Here are some actual commands I run regularly:

# Morning standup prep
qckfx -a advanced-agent "review recent commits and identify any potential issues"

# Debugging a test failure
npm test 2>&1 | qckfx -a advanced-agent "these tests are failing, fix them"

# Code review assistance  
qckfx -a advanced-agent "review the changes in src/core/ and suggest improvements"

# Documentation updates
qckfx -a documentation-writer "update the README to reflect the new CLI commands"

# Clean commit management
qckfx -a commit "commit everything, break into logical commits, pay attention to the order of commits to ensure it's logical"

That last one is particularly important. The commit agent takes all my staged and unstaged changes and breaks them into logical, well-described commits. This matters because other agents like advanced-agent often need to look back at commit history to understand what's happening in the codebase. Poor commit messages mean missing context.

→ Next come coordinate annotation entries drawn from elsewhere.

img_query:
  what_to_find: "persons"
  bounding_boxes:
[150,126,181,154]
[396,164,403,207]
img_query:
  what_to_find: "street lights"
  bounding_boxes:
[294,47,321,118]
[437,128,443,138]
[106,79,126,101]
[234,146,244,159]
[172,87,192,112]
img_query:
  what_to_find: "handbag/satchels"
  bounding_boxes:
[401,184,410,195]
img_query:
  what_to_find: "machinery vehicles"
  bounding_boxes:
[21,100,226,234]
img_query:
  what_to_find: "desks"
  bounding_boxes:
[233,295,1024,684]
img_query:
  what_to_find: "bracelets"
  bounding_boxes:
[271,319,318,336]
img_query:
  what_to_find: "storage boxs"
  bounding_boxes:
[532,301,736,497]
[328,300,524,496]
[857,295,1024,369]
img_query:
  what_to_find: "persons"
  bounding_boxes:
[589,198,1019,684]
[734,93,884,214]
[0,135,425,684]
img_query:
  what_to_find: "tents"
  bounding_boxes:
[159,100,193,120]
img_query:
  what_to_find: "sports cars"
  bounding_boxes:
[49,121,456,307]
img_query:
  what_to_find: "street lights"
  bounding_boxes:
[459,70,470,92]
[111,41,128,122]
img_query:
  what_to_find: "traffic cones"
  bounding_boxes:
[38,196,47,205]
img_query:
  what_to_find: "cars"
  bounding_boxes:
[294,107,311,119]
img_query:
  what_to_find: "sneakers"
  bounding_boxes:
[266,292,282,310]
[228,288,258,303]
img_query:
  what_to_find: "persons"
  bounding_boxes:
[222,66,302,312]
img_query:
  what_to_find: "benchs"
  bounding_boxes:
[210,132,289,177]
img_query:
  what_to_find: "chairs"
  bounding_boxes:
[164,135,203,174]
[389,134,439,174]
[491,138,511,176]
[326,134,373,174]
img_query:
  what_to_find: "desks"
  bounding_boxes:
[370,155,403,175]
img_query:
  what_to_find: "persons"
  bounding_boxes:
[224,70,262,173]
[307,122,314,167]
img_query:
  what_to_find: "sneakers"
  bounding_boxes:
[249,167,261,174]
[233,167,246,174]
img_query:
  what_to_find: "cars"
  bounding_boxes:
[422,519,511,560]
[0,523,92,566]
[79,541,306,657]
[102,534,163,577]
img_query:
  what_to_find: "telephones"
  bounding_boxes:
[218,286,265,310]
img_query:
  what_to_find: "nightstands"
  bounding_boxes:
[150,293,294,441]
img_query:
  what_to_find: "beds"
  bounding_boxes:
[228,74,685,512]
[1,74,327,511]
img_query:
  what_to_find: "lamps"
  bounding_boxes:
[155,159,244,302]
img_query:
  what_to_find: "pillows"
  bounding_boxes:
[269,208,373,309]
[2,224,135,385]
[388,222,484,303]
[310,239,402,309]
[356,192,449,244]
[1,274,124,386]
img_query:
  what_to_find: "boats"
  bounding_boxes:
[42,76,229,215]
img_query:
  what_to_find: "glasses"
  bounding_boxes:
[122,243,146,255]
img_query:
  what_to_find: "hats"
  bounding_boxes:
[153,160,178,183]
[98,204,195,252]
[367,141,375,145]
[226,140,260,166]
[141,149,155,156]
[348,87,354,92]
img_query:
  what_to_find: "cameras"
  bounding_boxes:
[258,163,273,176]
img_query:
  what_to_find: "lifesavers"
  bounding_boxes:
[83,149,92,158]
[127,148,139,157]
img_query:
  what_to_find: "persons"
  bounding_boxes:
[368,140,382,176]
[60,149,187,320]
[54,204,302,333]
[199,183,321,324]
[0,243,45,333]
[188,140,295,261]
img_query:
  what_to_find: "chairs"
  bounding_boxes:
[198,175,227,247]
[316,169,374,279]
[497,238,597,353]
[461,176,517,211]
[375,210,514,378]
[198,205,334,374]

The Architecture: How It All Fits Together

The CLI implements a clean tool-based architecture where each agent can use other agents as tools:

// From src/cli/augmentSubAgentTools.ts - how sub-agents are loaded
export function augmentAgentConfigWithSubAgents(
  agentConfig: AgentConfig,
  subAgentNames: string[],
  cwd = process.cwd(),
): void {
  const subAgentEntries = subAgentNames.map(rawName => {
    const name = rawName.endsWith('.json') ? path.basename(rawName, '.json') : rawName;
    const configFile = resolveAgentConfigPath(rawName, cwd);
    return { name, configFile };
  });
  
  // Add to tools array
  agentConfig.tools = [...(agentConfig.tools || []), ...subAgentEntries];
}

This architecture means you can compose agents however you want. Need the browser sub-agent for research? Add --with-subagent browser. Want to bring in your custom documentation agent? Easy.

Getting Started: Your Own Advanced Agent

Want to try this setup? It's completely free and open source. Here's how to get started:

# Install the CLI
npm i -g @qckfx/agent

# Set up your API keys
export OPENAI_API_KEY="your-key"
export ANTHROPIC_API_KEY="your-key" 

# Get starter configurations
qckfx init

The most important first step is customizing the advanced-agent for your codebase:

# Use agent-editor to analyze your project and update the prompt
qckfx -a agent-editor --with-subagent browser \
  "Read through my codebase and update the advanced-agent system prompt 
   to match my dependencies and coding patterns"

If you're not using TypeScript, make sure to mention that—the default configuration is tuned for my TypeScript projects.

The Future: Continuous Improvement

What excites me most about this approach is how it gets better over time. Every interaction teaches the system more about my codebase and preferences. The agent-editor can continuously refine the prompts based on actual usage patterns.

And because it's all open source, you can inspect exactly how it works, modify it for your needs, or contribute improvements back to the community.

Try It Yourself

The code is available at github.com/qckfx/agent-sdk. If you're tired of wrestling with generic AI tools that don't understand your codebase, give it a shot. The setup takes about 5 minutes, and you'll have an AI assistant that actually knows how your project works.

The best part? You're not locked into anyone else's vision of how AI should work. You own the prompts, you control the behavior, and you can always peek under the hood to see exactly what's happening.

That's the kind of AI tooling I want to use—and build.